Students from Benjamin Franklin High School pick up litter along a living shoreline at Masonville Cove Environmental Education Center in Baltimore. The school is located within Baltimore’s Curtis Bay and Brooklyn (Image by Will Parson)

The U.S. Environmental Protection Agency (EPA) will award nearly $1.2 million in competitive grants to local and tribal organizations working to address environmental justice issues in their community. EPA’s Environmental Justice Small Grants provide critical support to organizations that otherwise lack the funding and resources to address challenges in their community.

Thirty-six organizations across 30 states and Puerto Rico will receive funding to educate local residents about environmental issues that may impact their health; collect data about local environmental conditions; and work collaboratively to address environmental justice challenges in their community. Additionally, the grants may be used for activities that educate and empower youth and the next generation of leaders in STEM (science, technology, engineering and math) related job sectors and environmental stewardship.

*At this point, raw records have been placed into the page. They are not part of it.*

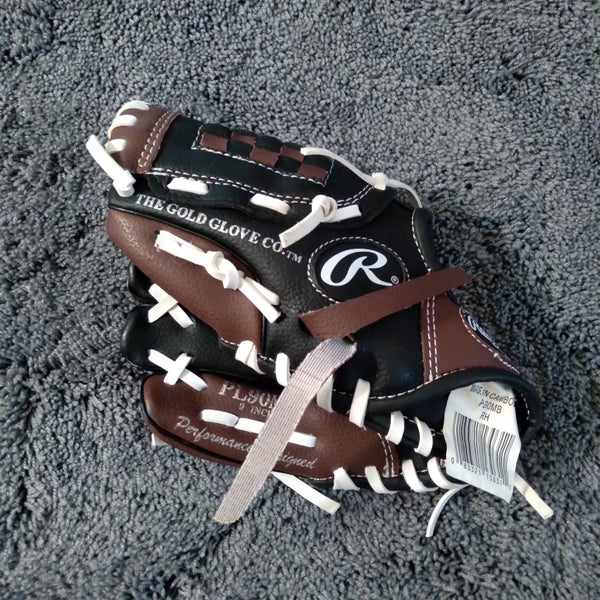 Used Rawlings Left Hand Throw Player Series Baseball Youth Tee Ball Glove 9"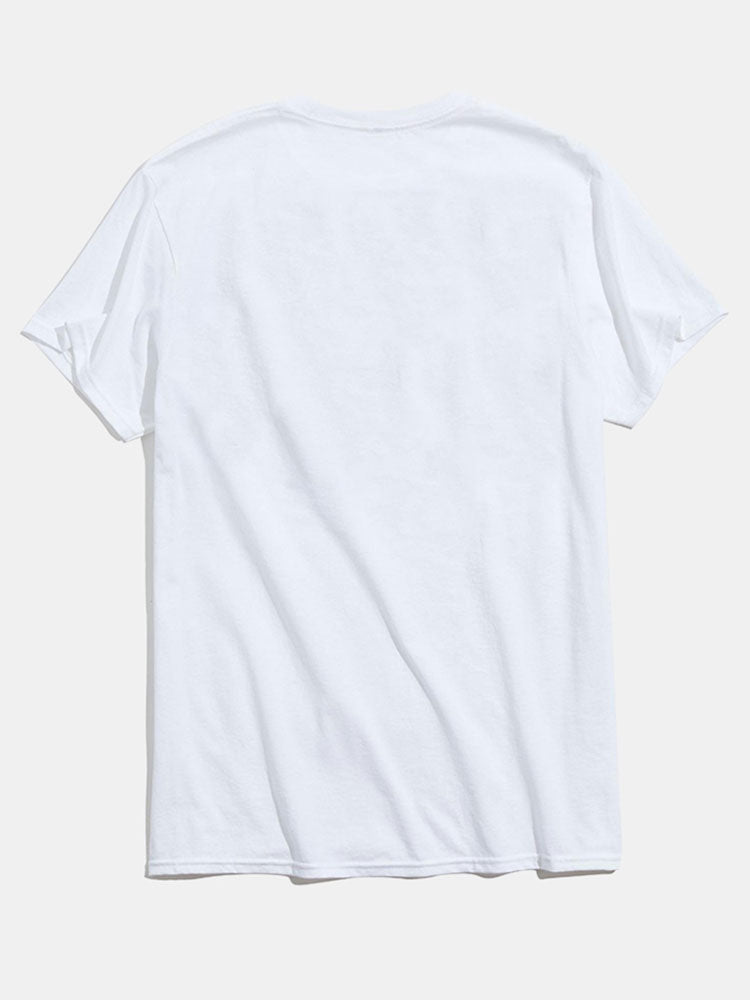 Christmas Santa Hat Print T-Shirt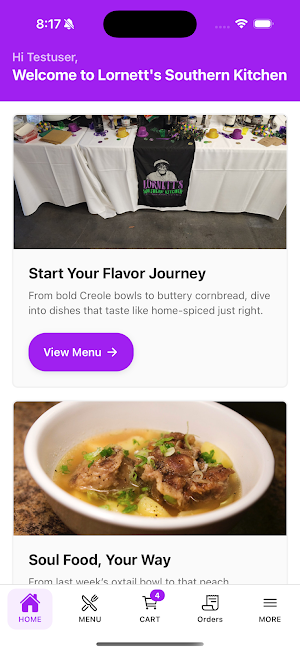 Lornetts Southern Kitchen Screenshot 1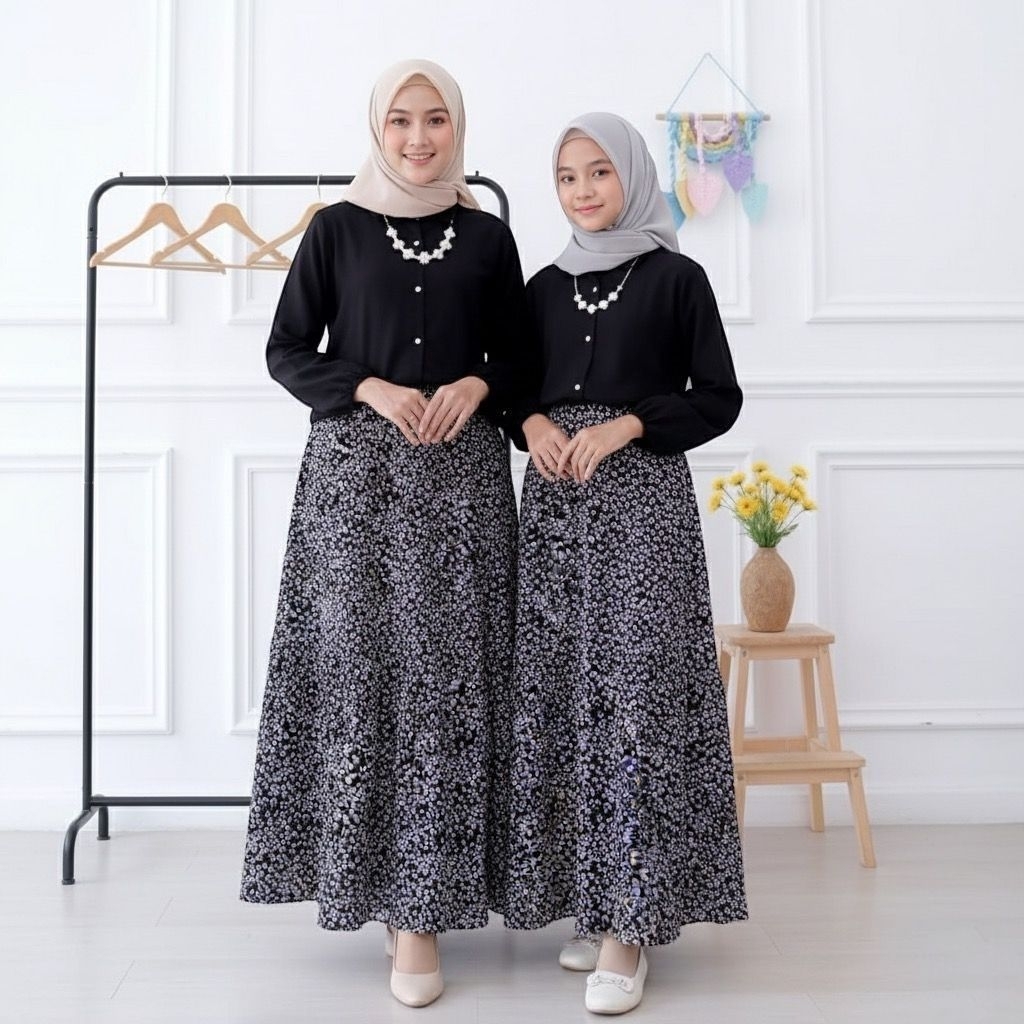 SETELAN ROK AIRA // SETELAN COUPLE KEKINIAN // SETELAN REMAJA // SETELAN IBU DAN ANAK // SETELAN CRI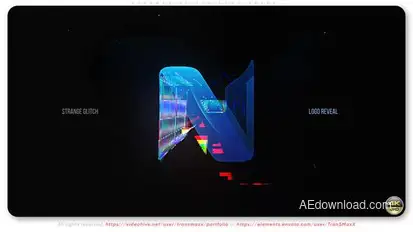 Ultimate Glitch & Twitch Logo Reveal Logo Stings template preview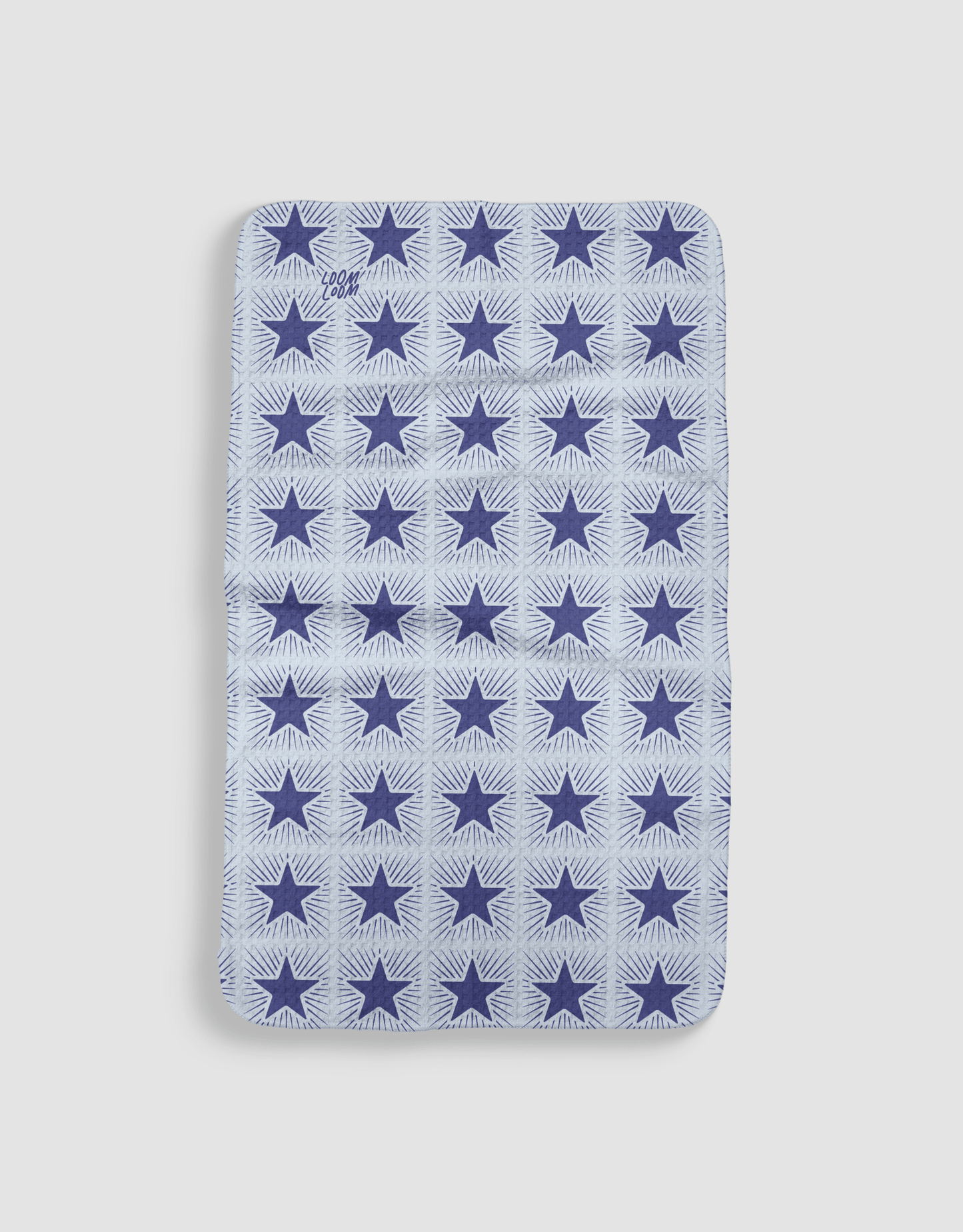 Star Spangled Stamp Blue - Loom Loom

Two organizations in the Chesapeake Bay watershed received awards:

  • The Patapsco Latino Action Network, a program under the National Aquarium’s Conservation Department, in Baltimore, Maryland, received funding to cleanup marine debris and engage community residents in the Brooklyn and Curtis Bay neighborhoods. They’ll do this by organizing four cleanups and three neighborhood beautification events, surveying community members on the perception of marine debris and other environmental issues, and developing a marine debris mitigation action plan. They will also develop Spanish-language outreach materials and conduct educational outreach to partners on marine debris and other educational challenges. The project will be led by Templo de Alabanza y Restauracion congregation, the Maryland Port Administration, the Living Classrooms Foundation and the U.S. Fish and Wildlife and Service.
  • The Boxerwood Education Association in Lexington, Virginia, will develop and pilot a replicable model that addresses advancing citizen-level environmental stewardship in under-resourced rural or small-town populations. The pilot program will recruit high school students for fall and summer action team programs, make public presentations and reports to organizations and create a sustainable Green Team curriculum and toolkit for other organizations and communities facing environmental justice issues to replicate.